Data supplied START
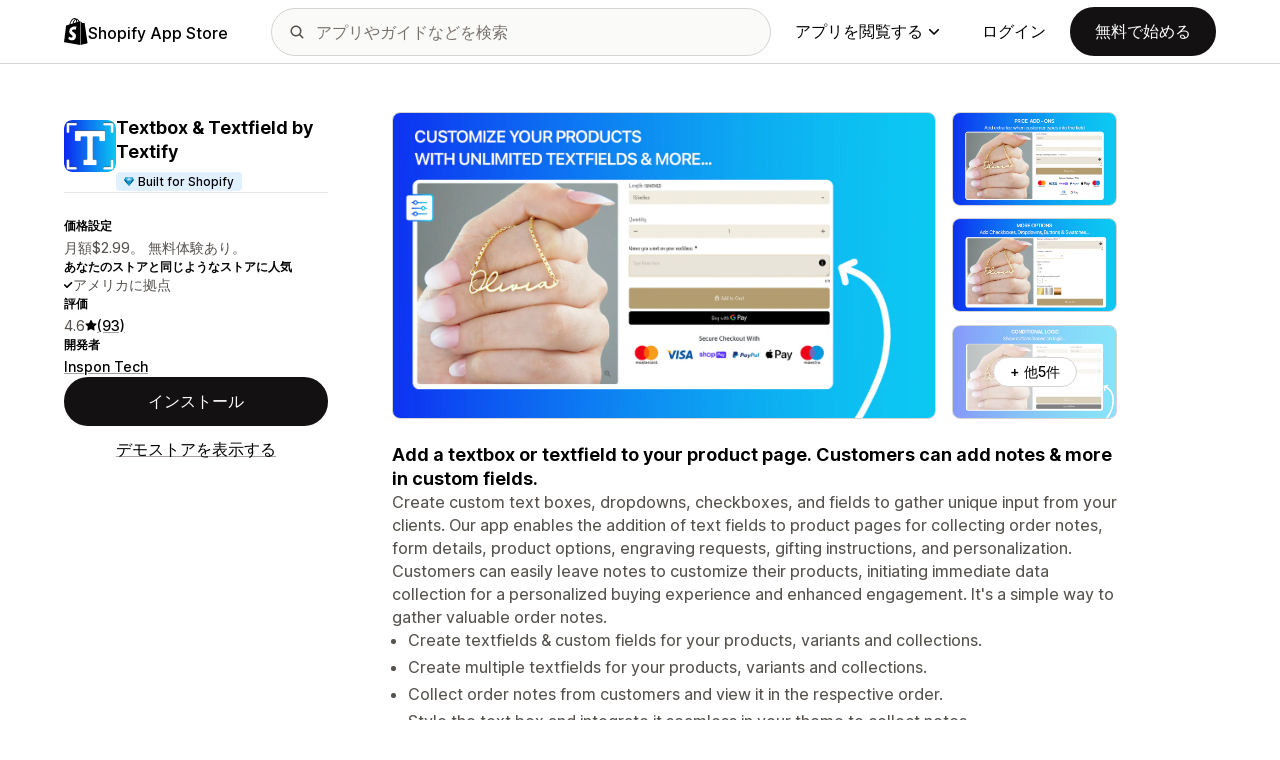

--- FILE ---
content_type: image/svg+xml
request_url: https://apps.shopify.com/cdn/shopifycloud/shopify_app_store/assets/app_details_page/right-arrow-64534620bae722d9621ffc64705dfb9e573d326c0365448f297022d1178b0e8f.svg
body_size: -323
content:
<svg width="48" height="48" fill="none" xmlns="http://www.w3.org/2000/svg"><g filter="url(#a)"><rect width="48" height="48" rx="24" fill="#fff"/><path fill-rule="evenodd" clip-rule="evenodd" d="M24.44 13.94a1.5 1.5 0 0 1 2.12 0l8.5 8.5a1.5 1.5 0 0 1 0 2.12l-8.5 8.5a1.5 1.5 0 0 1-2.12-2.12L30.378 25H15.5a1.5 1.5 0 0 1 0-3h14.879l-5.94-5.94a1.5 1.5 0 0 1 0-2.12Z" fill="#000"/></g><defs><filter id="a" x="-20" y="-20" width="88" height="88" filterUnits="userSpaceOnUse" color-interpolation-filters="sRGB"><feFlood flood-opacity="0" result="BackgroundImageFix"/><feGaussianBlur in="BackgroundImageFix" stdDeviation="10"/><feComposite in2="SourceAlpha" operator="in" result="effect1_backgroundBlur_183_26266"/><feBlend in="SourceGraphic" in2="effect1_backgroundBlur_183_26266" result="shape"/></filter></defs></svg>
Data supplied END
Data supplied START
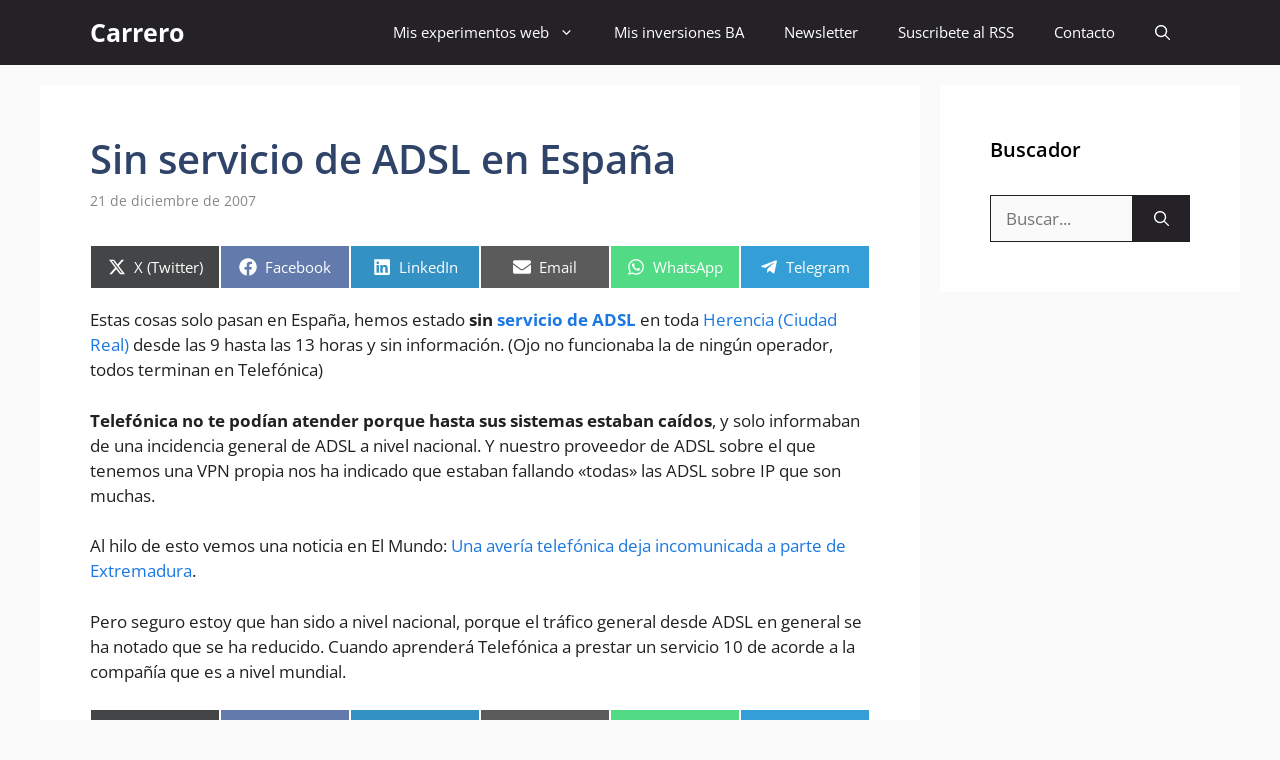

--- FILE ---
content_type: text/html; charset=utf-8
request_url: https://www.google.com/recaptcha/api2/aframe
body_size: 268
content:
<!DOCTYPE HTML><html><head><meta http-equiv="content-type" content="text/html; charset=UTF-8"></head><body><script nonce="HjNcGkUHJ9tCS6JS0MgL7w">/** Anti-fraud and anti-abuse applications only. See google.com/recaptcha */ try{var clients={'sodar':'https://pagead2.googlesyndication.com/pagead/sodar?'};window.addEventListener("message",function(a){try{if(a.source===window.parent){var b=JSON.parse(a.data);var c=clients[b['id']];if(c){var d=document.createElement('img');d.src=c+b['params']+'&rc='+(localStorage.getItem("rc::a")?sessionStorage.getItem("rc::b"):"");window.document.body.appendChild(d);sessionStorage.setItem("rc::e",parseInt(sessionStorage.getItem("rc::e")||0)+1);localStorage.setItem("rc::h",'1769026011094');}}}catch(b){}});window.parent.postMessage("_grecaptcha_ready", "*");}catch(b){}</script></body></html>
Data supplied END
Data supplied START
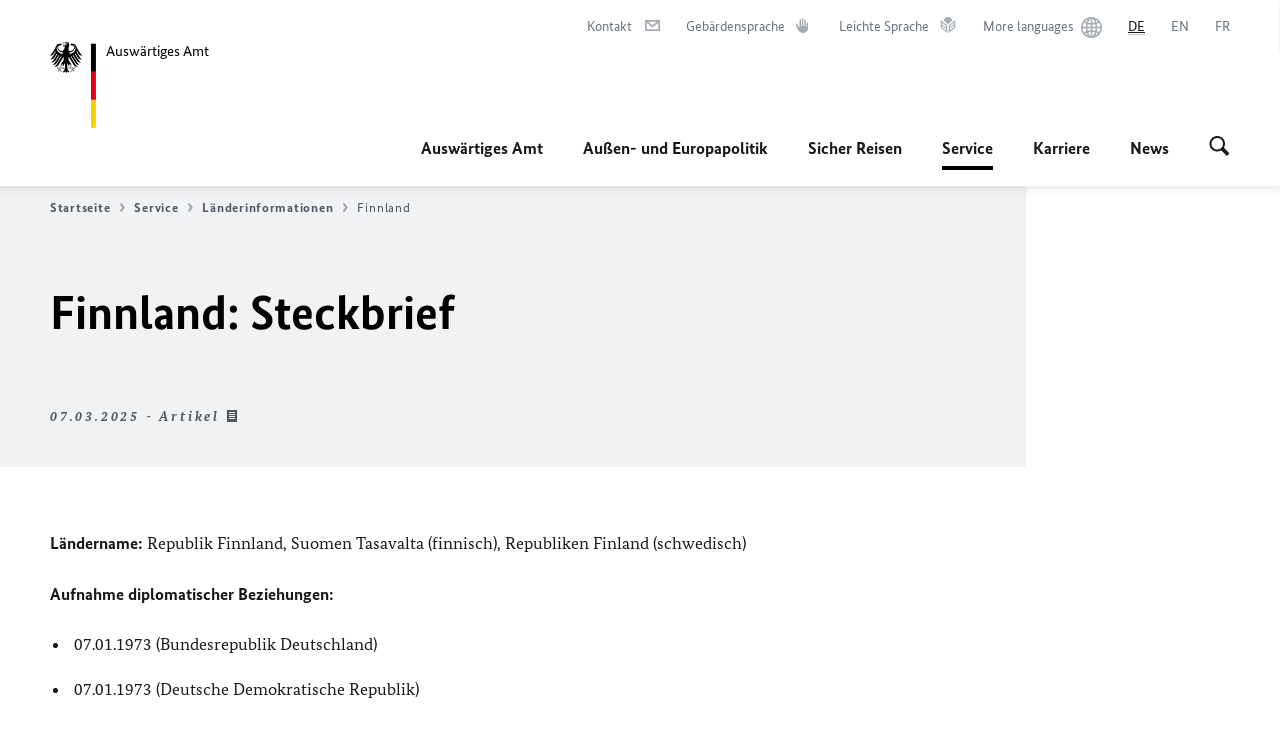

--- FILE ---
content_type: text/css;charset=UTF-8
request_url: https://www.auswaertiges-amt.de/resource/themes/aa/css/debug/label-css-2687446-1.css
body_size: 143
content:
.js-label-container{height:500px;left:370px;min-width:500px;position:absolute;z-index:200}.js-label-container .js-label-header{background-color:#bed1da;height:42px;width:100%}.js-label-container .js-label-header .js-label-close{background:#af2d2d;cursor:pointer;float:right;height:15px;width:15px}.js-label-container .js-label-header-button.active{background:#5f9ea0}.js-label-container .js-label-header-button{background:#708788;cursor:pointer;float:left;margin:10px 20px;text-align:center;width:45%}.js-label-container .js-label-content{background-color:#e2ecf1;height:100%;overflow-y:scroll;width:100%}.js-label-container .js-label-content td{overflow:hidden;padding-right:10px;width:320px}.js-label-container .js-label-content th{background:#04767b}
Data supplied END
• Your assignment:
Check each line above for the string "https" and copy every line that has it.

• Response to the exercise:
request_url: https://apps.shopify.com/cdn/shopifycloud/shopify_app_store/assets/app_details_page/right-arrow-64534620bae722d9621ffc64705dfb9e573d326c0365448f297022d1178b0e8f.svg
request_url: https://www.google.com/recaptcha/api2/aframe
<!DOCTYPE HTML><html><head><meta http-equiv="content-type" content="text/html; charset=UTF-8"></head><body><script nonce="HjNcGkUHJ9tCS6JS0MgL7w">/** Anti-fraud and anti-abuse applications only. See google.com/recaptcha */ try{var clients={'sodar':'https://pagead2.googlesyndication.com/pagead/sodar?'};window.addEventListener("message",function(a){try{if(a.source===window.parent){var b=JSON.parse(a.data);var c=clients[b['id']];if(c){var d=document.createElement('img');d.src=c+b['params']+'&rc='+(localStorage.getItem("rc::a")?sessionStorage.getItem("rc::b"):"");window.document.body.appendChild(d);sessionStorage.setItem("rc::e",parseInt(sessionStorage.getItem("rc::e")||0)+1);localStorage.setItem("rc::h",'1769026011094');}}}catch(b){}});window.parent.postMessage("_grecaptcha_ready", "*");}catch(b){}</script></body></html>
request_url: https://www.auswaertiges-amt.de/resource/themes/aa/css/debug/label-css-2687446-1.css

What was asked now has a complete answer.